Given problem:
Could you reproduce the records below, beginning at the line that has "Organize ribbed cactus" and stopping after the line that has "ribbed cactus stem at [x1=479, y1=826, x2=504, y2=900], ribbed", with "in sequence" replaced by "in order" and everything else left unchanged?

(Records in a dataset)
|---|

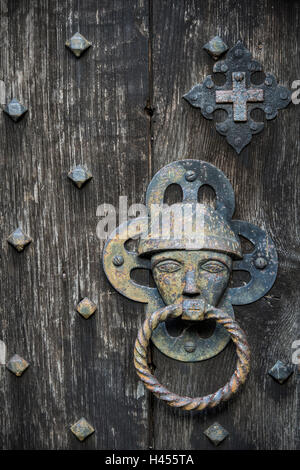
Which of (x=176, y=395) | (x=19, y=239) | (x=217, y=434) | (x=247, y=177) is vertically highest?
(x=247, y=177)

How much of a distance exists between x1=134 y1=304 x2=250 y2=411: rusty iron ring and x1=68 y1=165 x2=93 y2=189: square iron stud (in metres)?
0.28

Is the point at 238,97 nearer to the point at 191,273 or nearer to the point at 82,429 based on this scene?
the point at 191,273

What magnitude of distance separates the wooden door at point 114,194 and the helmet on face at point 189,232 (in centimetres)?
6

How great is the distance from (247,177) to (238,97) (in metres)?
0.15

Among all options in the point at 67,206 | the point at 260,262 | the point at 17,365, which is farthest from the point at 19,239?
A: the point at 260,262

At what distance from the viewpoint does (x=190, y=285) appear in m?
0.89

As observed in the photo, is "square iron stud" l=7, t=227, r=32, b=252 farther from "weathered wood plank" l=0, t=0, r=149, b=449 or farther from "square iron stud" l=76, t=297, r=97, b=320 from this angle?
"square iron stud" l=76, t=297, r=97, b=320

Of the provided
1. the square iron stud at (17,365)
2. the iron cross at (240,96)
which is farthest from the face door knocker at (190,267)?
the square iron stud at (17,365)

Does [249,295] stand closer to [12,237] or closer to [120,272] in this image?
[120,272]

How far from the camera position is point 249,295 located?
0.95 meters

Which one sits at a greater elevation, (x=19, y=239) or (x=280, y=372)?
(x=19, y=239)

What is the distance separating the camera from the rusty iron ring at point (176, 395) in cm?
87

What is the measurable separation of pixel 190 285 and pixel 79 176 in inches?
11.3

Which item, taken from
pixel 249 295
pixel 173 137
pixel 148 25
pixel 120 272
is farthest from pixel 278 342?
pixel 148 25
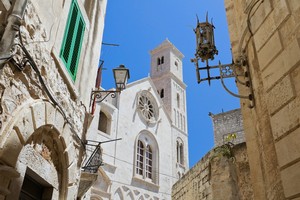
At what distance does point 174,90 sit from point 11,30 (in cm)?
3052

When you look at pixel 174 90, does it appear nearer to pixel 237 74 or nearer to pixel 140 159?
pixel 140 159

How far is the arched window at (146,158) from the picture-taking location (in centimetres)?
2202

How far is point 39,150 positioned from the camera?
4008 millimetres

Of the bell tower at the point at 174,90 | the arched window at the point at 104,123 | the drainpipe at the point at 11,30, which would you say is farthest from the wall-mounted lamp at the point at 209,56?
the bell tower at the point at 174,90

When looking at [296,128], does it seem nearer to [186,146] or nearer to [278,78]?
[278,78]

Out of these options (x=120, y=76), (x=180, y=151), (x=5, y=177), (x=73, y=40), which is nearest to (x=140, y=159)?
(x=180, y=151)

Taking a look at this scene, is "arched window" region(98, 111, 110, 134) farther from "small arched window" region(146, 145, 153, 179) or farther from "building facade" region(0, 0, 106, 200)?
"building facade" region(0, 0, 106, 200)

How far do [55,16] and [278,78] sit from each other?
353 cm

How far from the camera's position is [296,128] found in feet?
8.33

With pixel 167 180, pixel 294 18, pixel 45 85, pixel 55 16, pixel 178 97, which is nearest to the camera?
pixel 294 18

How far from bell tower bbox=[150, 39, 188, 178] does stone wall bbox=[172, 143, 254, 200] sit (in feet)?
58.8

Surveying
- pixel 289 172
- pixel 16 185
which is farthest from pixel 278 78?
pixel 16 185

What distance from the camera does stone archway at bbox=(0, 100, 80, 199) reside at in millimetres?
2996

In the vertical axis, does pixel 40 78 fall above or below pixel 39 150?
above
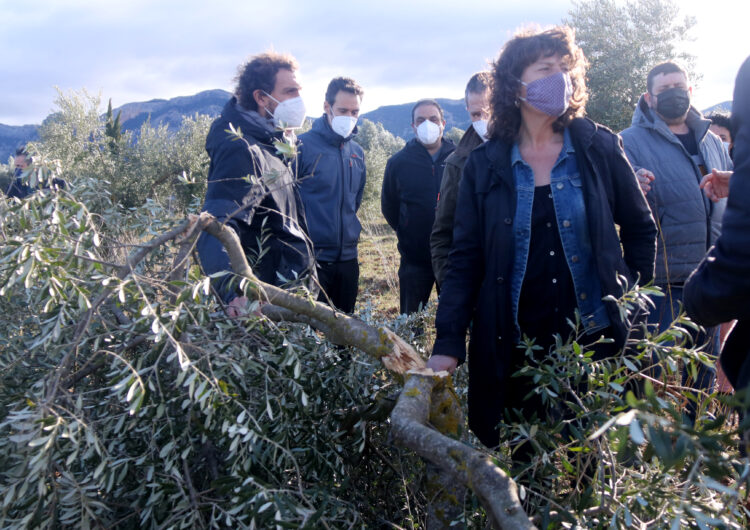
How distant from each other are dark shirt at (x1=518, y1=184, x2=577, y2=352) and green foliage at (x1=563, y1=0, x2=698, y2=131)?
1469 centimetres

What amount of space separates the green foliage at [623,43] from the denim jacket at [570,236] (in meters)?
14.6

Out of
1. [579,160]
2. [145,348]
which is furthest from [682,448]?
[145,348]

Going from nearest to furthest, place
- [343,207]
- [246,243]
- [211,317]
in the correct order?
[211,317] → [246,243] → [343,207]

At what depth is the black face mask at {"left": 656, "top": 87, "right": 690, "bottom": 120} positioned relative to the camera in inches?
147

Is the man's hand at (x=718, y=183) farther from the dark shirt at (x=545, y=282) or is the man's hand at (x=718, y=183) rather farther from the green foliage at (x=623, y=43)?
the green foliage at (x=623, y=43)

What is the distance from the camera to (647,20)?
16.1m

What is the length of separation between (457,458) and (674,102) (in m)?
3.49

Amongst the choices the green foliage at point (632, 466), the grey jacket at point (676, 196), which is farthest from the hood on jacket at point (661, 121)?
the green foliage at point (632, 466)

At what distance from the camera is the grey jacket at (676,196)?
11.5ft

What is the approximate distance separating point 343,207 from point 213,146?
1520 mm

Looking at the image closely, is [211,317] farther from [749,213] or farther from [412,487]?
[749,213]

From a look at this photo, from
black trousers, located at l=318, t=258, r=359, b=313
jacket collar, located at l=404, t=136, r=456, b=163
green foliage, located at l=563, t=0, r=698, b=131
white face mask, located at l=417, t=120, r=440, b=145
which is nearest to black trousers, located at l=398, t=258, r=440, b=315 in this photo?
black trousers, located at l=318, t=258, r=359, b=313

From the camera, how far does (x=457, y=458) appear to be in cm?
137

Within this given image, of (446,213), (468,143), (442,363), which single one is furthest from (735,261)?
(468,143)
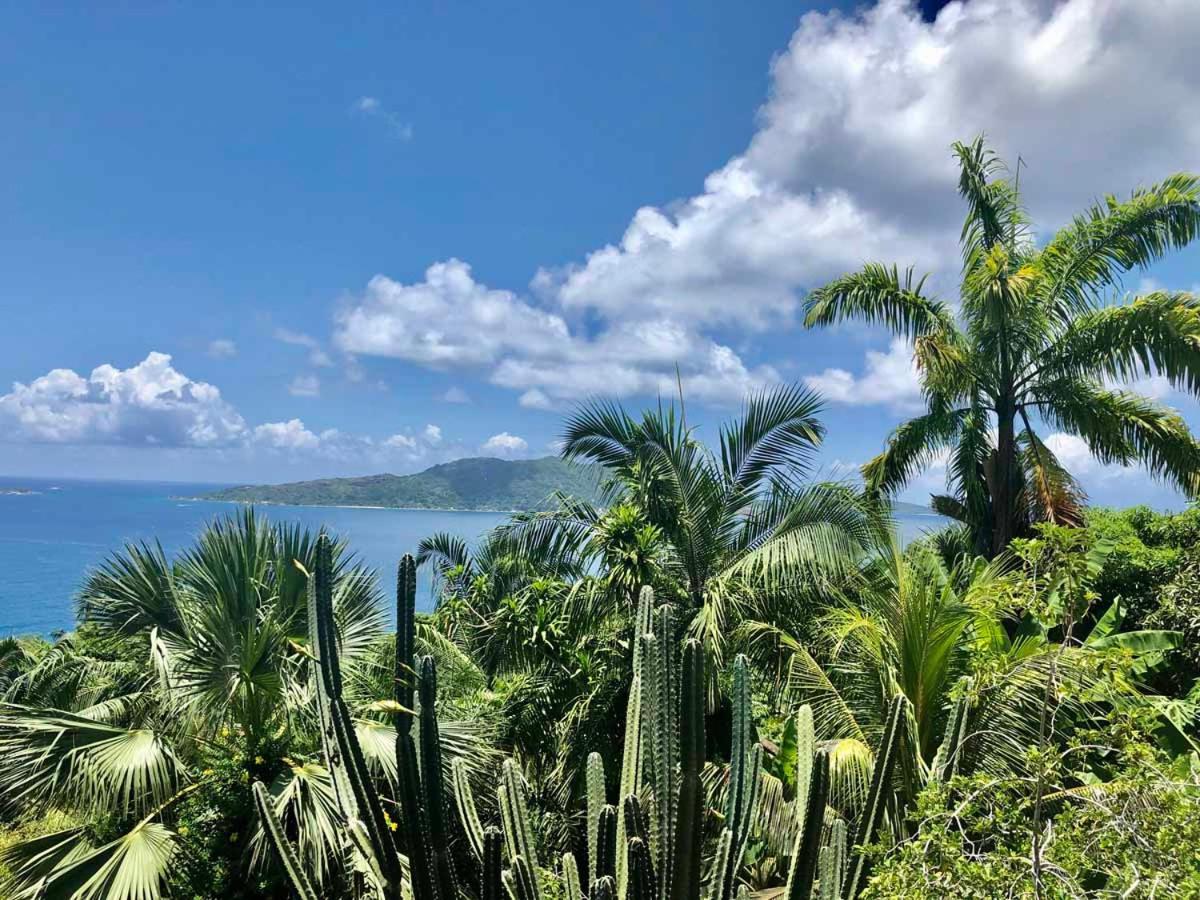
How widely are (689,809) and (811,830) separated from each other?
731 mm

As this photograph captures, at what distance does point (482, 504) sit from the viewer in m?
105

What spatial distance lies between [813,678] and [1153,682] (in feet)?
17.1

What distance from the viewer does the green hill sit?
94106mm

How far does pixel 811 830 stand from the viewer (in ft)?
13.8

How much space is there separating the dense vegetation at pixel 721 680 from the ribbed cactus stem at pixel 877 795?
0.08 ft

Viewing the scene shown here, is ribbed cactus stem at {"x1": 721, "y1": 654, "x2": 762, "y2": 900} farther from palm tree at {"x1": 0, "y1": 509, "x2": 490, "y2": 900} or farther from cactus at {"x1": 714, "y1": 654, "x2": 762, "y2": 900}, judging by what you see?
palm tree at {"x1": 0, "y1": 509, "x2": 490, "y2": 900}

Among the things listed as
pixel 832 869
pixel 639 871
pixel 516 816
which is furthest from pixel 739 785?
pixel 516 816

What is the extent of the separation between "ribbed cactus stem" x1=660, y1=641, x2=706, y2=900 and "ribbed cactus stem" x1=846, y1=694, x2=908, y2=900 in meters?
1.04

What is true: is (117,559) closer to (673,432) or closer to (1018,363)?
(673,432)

|---|

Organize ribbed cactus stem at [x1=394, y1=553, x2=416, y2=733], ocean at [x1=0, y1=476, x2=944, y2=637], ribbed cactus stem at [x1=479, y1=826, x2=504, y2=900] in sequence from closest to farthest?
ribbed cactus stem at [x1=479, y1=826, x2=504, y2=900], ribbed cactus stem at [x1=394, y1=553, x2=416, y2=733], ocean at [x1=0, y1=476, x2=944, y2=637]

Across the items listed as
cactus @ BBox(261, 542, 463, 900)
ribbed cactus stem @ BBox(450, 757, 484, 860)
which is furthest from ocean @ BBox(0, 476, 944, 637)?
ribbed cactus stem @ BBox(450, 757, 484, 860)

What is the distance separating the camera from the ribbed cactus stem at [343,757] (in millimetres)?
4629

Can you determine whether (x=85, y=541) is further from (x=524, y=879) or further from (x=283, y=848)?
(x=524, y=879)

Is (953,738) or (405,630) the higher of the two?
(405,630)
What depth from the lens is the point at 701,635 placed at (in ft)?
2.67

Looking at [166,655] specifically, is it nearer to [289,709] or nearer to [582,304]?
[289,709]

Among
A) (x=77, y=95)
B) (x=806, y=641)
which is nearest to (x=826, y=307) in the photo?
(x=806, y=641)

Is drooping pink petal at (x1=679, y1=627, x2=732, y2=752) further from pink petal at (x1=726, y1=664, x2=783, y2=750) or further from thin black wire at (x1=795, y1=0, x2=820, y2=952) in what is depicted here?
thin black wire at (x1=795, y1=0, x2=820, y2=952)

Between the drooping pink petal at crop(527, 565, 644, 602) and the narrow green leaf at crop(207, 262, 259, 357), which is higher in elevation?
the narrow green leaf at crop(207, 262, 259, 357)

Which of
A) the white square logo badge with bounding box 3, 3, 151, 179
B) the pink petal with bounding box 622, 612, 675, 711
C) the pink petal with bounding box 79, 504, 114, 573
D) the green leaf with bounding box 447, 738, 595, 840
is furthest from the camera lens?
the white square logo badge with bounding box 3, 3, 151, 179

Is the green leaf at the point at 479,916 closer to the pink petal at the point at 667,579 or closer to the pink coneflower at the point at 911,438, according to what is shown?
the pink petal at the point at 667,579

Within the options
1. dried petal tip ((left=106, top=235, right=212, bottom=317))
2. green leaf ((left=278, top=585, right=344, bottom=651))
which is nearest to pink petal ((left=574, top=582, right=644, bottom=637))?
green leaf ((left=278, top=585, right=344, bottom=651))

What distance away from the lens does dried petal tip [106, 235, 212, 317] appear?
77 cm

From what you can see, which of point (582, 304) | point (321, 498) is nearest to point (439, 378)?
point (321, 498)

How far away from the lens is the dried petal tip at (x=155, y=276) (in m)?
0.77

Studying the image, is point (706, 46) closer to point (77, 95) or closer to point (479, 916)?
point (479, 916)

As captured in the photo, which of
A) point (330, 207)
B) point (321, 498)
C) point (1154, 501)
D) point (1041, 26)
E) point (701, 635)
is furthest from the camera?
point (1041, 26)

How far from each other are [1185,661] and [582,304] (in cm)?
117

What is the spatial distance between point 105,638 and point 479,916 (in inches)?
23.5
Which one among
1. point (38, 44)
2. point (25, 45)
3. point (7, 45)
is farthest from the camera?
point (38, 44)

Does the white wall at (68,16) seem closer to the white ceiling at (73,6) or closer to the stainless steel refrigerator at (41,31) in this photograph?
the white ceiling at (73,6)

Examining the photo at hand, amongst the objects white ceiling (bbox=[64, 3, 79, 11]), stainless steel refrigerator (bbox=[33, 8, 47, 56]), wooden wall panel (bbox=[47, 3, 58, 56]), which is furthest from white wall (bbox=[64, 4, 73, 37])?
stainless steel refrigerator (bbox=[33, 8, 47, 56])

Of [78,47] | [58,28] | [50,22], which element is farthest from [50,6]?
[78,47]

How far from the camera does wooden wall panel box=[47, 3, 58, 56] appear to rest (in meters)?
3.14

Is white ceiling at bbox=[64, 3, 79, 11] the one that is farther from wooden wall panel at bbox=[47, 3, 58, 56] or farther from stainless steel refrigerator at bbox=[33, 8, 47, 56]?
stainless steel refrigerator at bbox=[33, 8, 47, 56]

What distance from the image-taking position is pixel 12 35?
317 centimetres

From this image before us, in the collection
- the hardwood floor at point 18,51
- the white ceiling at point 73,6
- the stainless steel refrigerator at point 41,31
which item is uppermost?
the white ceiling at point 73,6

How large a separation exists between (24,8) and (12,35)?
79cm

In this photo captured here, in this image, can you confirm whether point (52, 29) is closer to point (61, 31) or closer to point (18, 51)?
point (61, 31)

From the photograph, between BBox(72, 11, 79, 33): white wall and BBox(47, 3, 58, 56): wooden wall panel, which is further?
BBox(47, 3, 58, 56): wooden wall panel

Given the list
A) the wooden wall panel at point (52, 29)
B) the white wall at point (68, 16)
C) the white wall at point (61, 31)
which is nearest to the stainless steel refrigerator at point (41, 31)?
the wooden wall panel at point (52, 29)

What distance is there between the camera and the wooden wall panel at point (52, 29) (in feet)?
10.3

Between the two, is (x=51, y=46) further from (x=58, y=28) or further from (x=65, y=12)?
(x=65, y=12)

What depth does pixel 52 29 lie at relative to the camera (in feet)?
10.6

|---|

Task output:
Organize ribbed cactus stem at [x1=394, y1=553, x2=416, y2=733], ocean at [x1=0, y1=476, x2=944, y2=637], ribbed cactus stem at [x1=479, y1=826, x2=504, y2=900] in order from closest to farthest?
ribbed cactus stem at [x1=479, y1=826, x2=504, y2=900], ribbed cactus stem at [x1=394, y1=553, x2=416, y2=733], ocean at [x1=0, y1=476, x2=944, y2=637]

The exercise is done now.